Date of Award
Doctor of Philosophy (PhD)
Mathematics, Statistics and Computer Science
An Electrophysiology study is conducted to diagnose and treat heart rhythm disorders, such as arrhythmias (abnormal heartbeat) like atrial fibrillation. A catheter is inserted into the chamber of interest to acquire 3D location and electrical information to create an electroanatomical map. This dissertation explores the design of a mapping system based on interpretable generative neural networks for generating patient specific cardiac models. Chapter 1 provides an introduction to electroanatomical mapping, the need for interpretability in neural networks and other relevant topics that are discussed in detail in the chapters that follow. Neural networks are often very large models with millions of parameters and can be difficult to train or draw inferences on compute constrained devices. Chapter 2 explores a formal principled Bayesian technique to eliminate parameters (connections) in a neural network. Prior information about the “weights” of the connections is quantified in the form of prior distributions, combined with data likelihoods, to yield a formal posterior distribution for the parameters of the model.

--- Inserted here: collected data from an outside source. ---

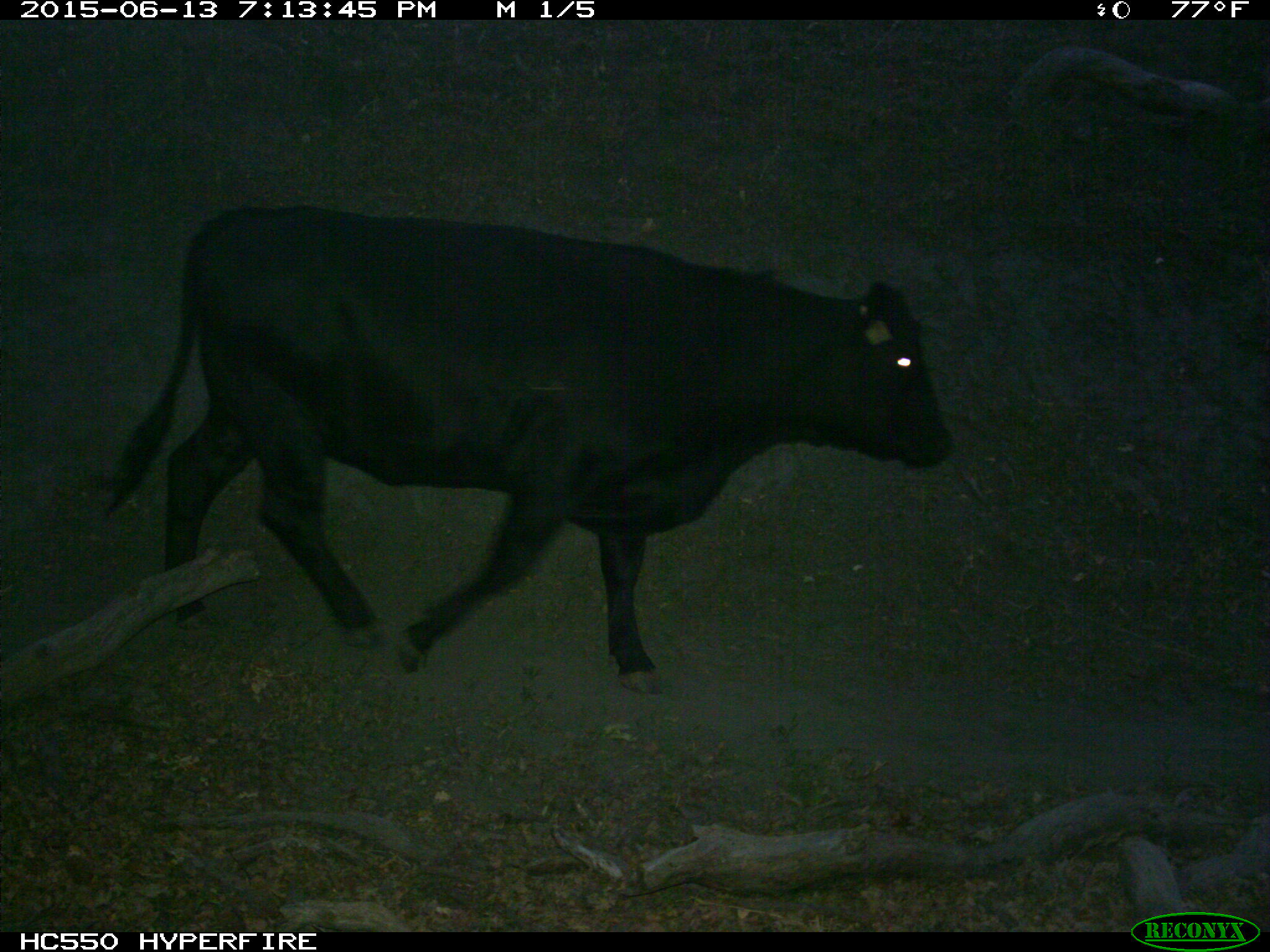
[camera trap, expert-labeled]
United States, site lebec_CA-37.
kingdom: Animalia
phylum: Chordata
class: Mammalia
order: Artiodactyla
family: Bovidae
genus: Bos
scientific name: Bos taurus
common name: domestic cow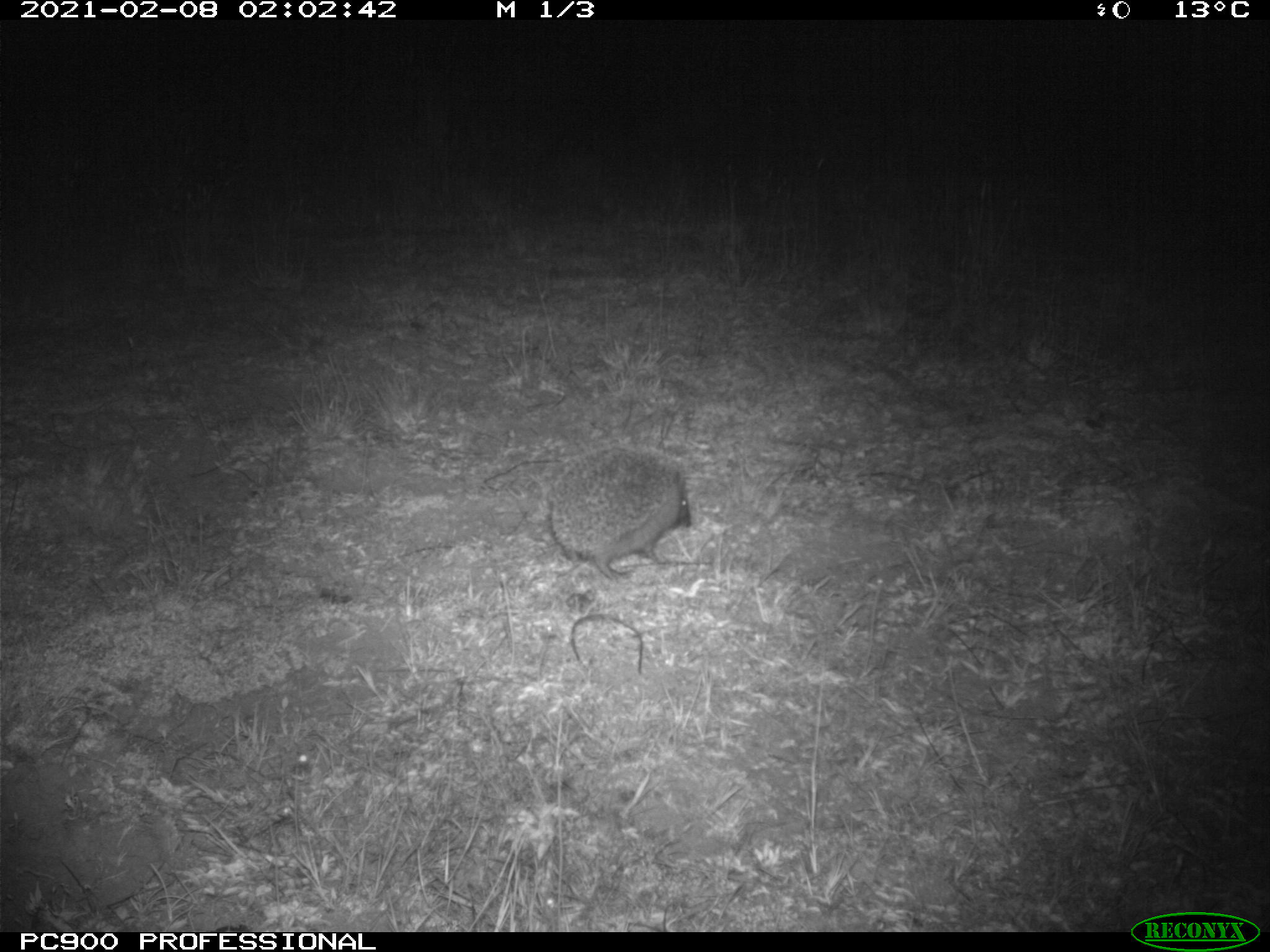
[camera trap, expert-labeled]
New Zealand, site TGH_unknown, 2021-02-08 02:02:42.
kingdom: Animalia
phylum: Chordata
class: Mammalia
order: Eulipotyphla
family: Erinaceidae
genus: Erinaceus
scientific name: Erinaceus europaeus europaeus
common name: european hedgehog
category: hedgehog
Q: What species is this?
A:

From this posterior distribution, formal hypothesis tests are performed to eliminate connections. This makes the neural network smaller, simpler, and more explainable. Chapters 3 and 4 explores how approximate Bayesian inference can be utilized to model structures in volumetric data (CT/MRI). We explore how a full Bayesian approach can quantify uncertainty and help improve interpretability in results generated by neural network models. In Chapter 5 we build an electroanatomical mapping system based on the frameworks developed in the previous chapters that is capable of generating patient specific cardiac chamber models that are interpretable and useful for navigation in Electrophysiology studies.